Repeat the material exactly, every line of it.

● ● ● ●

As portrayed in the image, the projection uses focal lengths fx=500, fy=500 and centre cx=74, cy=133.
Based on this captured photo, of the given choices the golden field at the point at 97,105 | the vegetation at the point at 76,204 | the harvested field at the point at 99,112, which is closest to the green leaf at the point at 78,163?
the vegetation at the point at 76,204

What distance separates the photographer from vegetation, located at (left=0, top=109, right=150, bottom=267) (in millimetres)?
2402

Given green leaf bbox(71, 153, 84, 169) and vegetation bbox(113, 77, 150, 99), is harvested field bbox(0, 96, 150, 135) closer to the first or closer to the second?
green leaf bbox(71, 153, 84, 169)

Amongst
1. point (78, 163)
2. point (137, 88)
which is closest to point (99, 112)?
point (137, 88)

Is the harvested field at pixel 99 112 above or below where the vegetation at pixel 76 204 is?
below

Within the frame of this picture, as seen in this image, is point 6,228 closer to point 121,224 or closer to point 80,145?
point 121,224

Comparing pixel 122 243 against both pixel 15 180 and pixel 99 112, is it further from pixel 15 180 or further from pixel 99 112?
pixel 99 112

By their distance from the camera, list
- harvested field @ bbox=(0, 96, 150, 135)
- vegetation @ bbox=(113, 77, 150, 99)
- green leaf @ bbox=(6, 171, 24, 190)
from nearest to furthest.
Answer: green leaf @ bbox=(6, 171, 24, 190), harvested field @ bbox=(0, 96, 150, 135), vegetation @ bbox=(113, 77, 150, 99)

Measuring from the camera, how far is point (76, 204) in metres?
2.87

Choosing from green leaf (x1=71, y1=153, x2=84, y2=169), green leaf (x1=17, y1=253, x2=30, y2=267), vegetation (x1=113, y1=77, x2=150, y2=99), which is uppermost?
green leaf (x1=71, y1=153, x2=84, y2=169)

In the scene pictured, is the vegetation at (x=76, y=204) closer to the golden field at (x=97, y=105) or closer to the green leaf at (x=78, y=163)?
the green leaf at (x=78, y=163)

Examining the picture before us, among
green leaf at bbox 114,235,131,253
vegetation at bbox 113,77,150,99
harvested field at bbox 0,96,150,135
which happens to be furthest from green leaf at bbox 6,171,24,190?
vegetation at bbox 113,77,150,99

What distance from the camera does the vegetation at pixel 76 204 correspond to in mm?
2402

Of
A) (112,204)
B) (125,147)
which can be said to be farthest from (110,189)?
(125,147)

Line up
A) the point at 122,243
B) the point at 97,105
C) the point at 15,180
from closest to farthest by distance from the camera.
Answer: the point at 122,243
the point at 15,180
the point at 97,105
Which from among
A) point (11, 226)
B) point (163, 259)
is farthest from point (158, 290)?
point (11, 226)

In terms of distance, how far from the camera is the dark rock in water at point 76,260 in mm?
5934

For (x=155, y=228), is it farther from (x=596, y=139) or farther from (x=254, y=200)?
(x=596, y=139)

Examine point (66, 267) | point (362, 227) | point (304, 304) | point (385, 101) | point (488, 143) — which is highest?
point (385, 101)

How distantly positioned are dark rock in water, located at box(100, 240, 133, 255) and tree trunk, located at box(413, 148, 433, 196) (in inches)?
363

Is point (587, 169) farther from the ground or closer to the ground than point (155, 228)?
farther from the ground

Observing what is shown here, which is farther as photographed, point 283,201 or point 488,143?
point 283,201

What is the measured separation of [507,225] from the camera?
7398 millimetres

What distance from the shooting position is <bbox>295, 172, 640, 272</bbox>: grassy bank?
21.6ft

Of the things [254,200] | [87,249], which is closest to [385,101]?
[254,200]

● ● ● ●

> [SOLUTION TO THIS TASK]:
As portrayed in the image, the projection uses focal lengths fx=500, fy=500 and centre cx=74, cy=133.
Based on this captured photo, of the given choices the golden field at the point at 97,105 | the vegetation at the point at 76,204 | the harvested field at the point at 99,112, which is closest to the green leaf at the point at 78,163?
the vegetation at the point at 76,204

What distance separates the photographer from vegetation, located at (left=0, top=109, right=150, bottom=267) (in millimetres)?
2402

Given green leaf bbox(71, 153, 84, 169) and vegetation bbox(113, 77, 150, 99), is harvested field bbox(0, 96, 150, 135) closer to the first or closer to the second?
green leaf bbox(71, 153, 84, 169)

Amongst
1. point (78, 163)
2. point (137, 88)
which is closest to point (99, 112)?
point (137, 88)

Is the harvested field at pixel 99 112 above or below where the vegetation at pixel 76 204 is?
below

Within the frame of this picture, as seen in this image, is point 6,228 closer to point 121,224 or closer to point 80,145?
point 121,224

Comparing pixel 122 243 against both pixel 15 180 and pixel 99 112, is it further from pixel 15 180 or further from pixel 99 112?
pixel 99 112

By their distance from the camera, list
- harvested field @ bbox=(0, 96, 150, 135)
- vegetation @ bbox=(113, 77, 150, 99)
- green leaf @ bbox=(6, 171, 24, 190)
from nearest to furthest.
Answer: green leaf @ bbox=(6, 171, 24, 190), harvested field @ bbox=(0, 96, 150, 135), vegetation @ bbox=(113, 77, 150, 99)

Measuring from the camera, how far is point (76, 204) in metres?
2.87

Choosing from green leaf (x1=71, y1=153, x2=84, y2=169), green leaf (x1=17, y1=253, x2=30, y2=267), vegetation (x1=113, y1=77, x2=150, y2=99), which is uppermost?
green leaf (x1=71, y1=153, x2=84, y2=169)

In the scene pictured, is the vegetation at (x=76, y=204) closer to the golden field at (x=97, y=105) or closer to the green leaf at (x=78, y=163)?
the green leaf at (x=78, y=163)

Examining the picture before us, among
green leaf at bbox 114,235,131,253
vegetation at bbox 113,77,150,99
harvested field at bbox 0,96,150,135
which happens to be furthest from green leaf at bbox 6,171,24,190?
vegetation at bbox 113,77,150,99

What distance from the camera does the vegetation at pixel 76 204 correspond to in mm?
2402

Of
A) (112,204)
B) (125,147)
which can be said to be farthest from (110,189)?
(125,147)

Line up
A) the point at 122,243
B) the point at 97,105
C) the point at 15,180
from closest to farthest by distance from the camera.
Answer: the point at 122,243
the point at 15,180
the point at 97,105
Which from among
A) point (11, 226)
B) point (163, 259)
is farthest from point (158, 290)?
point (11, 226)

In terms of distance, how far from the camera is the dark rock in water at point 76,260 in mm?
5934

For (x=155, y=228), is it farther from (x=596, y=139) or farther from (x=254, y=200)?
(x=596, y=139)

Examine point (66, 267) | point (362, 227) | point (304, 304) | point (385, 101) | point (488, 143) — which is highest?
point (385, 101)

How distantly positioned are dark rock in water, located at box(100, 240, 133, 255) and tree trunk, located at box(413, 148, 433, 196) (in inches)?
363

Is point (587, 169) farther from the ground or closer to the ground than point (155, 228)?
farther from the ground

Observing what is shown here, which is farther as photographed, point 283,201 or point 488,143?
point 283,201

What is the measured separation of [507,225] from the camera?
7398 millimetres

What distance from the shooting position is <bbox>295, 172, 640, 272</bbox>: grassy bank?
21.6ft

Of the things [254,200] | [87,249], which is closest to [385,101]?
[254,200]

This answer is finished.